* **What you should do**
Can you rewrite the lines from the one containing "Considering the objects" through the end of the records, renaming "objects" as "items" and leaving everything else unchanged?

* **Entries drawn from a collection**

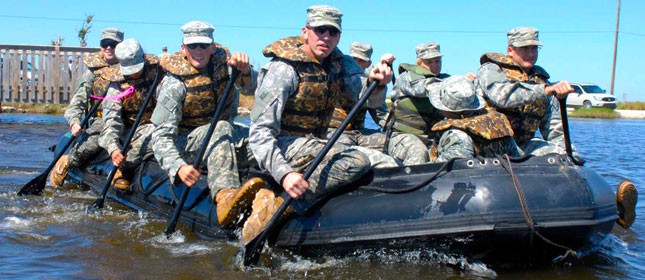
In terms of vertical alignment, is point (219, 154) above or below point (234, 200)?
above

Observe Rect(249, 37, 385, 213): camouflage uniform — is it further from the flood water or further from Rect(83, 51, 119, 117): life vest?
Rect(83, 51, 119, 117): life vest

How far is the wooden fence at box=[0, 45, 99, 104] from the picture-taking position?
17.1 m

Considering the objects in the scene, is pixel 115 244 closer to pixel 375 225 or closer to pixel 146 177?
pixel 146 177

* **Response for this exercise**
Considering the items in the scene, is pixel 115 244 closer to pixel 375 225 or closer to pixel 146 177?
pixel 146 177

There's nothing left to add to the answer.